"Time changes everything
One truth always stays the same
You're still you
After all
You're still you…"
- Josh Groban
My dad was a mystery to me. A farm boy from a large immigrant Irish family of very humble means, his formal education was curtailed by the demands of agricultural seasons and crop schedules. By the time he was 30, he and mom had 6 children under the age of 10. At 31 he was introduced to Christian Science and his desire to understand words he was reading about God, and the world around him, launched him on a personal quest for knowledge and wisdom.
As the oldest child in my family, my dad and I were often (in those days as he took up his self-education where he had once left off) studying the same things. Our reading levels advanced concurrently and I would often find him picking up my science or history textbooks when they were laying on the table during long homework sessions…and reading them. His tools for self-instruction were as diverse as his interests. I was neither surprised to see him with his nose in a volume of our World Book Encyclopedia (reading it through - page after page - like a novel) or a Nancy Drew mystery I had finished.
What always surprised me was his humility in letting us see him struggle with words that were new or foreign to him, and ask for help…or the dictionary…in order to self-solve the mysteries of language-usage or meaning.
When I was in high school I went through a very rough patch of self-doubt and loneliness. I had always been a small child, girl, pre-teen, but with the onset of womanhood my body seemed to betray me. All my new body parts seemed to appear over the course of one summer. Unfortunately, it happened while I was away from all the kids I had only just met when we moved into the district just before the end of the previous school year. In their eyes I went from being a skinny little kid to a young woman overnight…or at least over the summer.
When I arrived back in school that September I was soft and round and I don't think there was an angular feature left on my once rather gangly body. Before I knew it rumors were swirling. No one knew me well enough to deny the rumors as lies…in my defense, or to come to me and ask whether they were true…for themselves.
As a new kid I was a blank canvas for painting a titillating picture on…and my new rounder, softer body provided the paint for doing just that. Of course, it all added up to a fantabulous story in which my parents must have moved our family away from wherever we had lived to this small farming community, because I was in the early stages of pregnancy. Over the summer I must have had the baby, and I was still padded with post-baby fullness. It didn't help that my mother had just given birth to twins (yes, numbers 7 and 8) and they didn't look anything alike.

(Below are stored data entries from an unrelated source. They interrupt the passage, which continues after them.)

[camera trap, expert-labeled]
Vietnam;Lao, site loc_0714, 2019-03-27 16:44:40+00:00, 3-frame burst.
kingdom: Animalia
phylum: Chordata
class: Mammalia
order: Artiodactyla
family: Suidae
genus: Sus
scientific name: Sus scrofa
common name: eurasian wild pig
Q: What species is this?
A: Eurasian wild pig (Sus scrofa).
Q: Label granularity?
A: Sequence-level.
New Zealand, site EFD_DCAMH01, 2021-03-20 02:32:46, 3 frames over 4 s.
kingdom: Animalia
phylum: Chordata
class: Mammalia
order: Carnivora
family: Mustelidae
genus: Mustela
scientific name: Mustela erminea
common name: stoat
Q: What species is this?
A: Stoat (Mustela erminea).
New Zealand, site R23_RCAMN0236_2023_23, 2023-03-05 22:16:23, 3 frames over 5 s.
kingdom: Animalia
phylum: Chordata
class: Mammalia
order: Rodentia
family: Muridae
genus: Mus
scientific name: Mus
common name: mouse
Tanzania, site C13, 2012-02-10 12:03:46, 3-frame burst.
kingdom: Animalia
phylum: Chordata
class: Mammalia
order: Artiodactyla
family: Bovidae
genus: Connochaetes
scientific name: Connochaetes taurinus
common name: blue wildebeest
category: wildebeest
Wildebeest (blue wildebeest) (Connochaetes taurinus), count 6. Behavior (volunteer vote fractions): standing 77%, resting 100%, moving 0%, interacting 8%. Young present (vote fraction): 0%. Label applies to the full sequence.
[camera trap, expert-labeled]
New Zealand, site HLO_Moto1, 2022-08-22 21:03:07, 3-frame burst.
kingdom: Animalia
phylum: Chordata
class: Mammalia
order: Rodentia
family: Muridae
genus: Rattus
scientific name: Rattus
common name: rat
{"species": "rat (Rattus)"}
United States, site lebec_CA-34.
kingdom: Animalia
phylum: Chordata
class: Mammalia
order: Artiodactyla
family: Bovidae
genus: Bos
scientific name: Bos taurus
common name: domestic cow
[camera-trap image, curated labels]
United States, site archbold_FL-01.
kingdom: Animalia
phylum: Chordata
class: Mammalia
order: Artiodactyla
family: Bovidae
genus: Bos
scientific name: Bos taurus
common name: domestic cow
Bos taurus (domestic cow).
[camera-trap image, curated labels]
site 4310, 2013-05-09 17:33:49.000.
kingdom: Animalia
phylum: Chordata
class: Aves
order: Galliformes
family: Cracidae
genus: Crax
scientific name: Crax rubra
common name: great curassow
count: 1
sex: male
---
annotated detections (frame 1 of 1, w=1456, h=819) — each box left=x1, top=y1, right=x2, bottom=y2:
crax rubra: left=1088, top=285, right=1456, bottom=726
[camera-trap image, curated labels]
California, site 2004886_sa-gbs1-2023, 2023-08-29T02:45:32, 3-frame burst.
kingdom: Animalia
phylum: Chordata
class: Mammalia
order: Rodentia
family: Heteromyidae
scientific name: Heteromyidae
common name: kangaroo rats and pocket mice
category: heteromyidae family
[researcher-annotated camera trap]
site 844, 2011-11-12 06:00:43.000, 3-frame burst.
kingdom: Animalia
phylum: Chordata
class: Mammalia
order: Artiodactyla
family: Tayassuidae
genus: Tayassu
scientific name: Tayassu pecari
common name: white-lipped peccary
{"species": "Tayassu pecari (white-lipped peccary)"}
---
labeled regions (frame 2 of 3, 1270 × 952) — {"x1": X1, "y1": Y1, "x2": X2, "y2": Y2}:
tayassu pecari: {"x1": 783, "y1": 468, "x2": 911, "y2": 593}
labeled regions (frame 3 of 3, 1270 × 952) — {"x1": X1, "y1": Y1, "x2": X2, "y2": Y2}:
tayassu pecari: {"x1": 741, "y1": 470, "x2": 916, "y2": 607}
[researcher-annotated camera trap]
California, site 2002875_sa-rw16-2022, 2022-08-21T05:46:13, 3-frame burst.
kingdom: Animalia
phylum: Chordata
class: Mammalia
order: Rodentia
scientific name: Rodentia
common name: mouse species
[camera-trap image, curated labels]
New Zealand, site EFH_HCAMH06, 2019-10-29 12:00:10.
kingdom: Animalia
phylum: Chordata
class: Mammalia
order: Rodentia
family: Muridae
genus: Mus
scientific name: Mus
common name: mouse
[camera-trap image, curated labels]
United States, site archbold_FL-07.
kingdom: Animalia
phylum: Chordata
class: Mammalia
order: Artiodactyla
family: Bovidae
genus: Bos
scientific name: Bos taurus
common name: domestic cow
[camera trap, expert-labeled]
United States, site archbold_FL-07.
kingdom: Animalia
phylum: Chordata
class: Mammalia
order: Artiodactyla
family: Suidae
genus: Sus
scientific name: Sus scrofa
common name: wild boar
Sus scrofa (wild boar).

One of them must have been mine…right? Wrong!
When I finally became aware of what was being said, I was devastated. I remember coming home after school that day and wanting to quit school and never go back. I went to my bed and picked up the "autograph dog" I had sewn together from two panels of pale blue gingham printed with the front and back images of a floppy eared puppy and stuffed with poly-fill. These were popular at my former school and everyone would bring them in to have their friends autograph. I had made one for myself over the summer, but the only autographs I had on it were from my parents and my two sisters who were old enough o write in cursive.
I hugged it to my chest and tried to pray. But nothing really helped. At one point, I looked at my dog and there, written in my dad's pretty horrible handwriting, were the words "She walks in beauty and grace like the night - Dad." Something about his writing of those words made me feel braver about everything. I felt like I could walk with my head held high knowing that what was being said about me wasn't true. I felt an inner elegance and dignity that looking in the mirror, and seeing the all too obvious reason for the rumors, didn't give me.
I went back to school the next day...and the next. The rumor blew over with some help from my parents, and I ended up loving my school year and the friends I eventually made.
The blue gingham dog moved through my young adulthood with me from room to apartment to house. The ink from my parents' and sisters' autographs faded. I never let another person sign that dog and if I close my eyes, still today, I can see that exact shade of turquoise-y blue gingham with those four autographs in faded black ball-point pen as if I were holding it in my hands.
It was years before I discovered that my dad had quoted Lord Byron (adding the word grace) in his autograph. When I did, it made me cry. I never knew he had read, and loved, Byron well enough to quote him. It was such a new and different view of my dad. His addition of the word "grace" is still a gift. He was not an emotionally expressive kind of guy...and we had our issues and differences, but to think that he chose such a word in thinking of me, and that he'd had the audacity to insert it into a quote by a famous poet makes me smile. He must have trusted a Voice that told him that his own inspiration and ideas were as valid and immutable as Byron's. His use of the word "grace" still gives me courage when navigating through rough waters and facing down my own demons.
I would like to think that no matter what mistakes we make, or misunderstandings we face…whatever rumors may swirl or fears may poke at soft places in our hearts where we feel vulnerable or fragile, we all have a Father who is constantly writing His message of Love on our hearts telling us that, in His eyes, no matter what, "You're still you…after all, you're still you."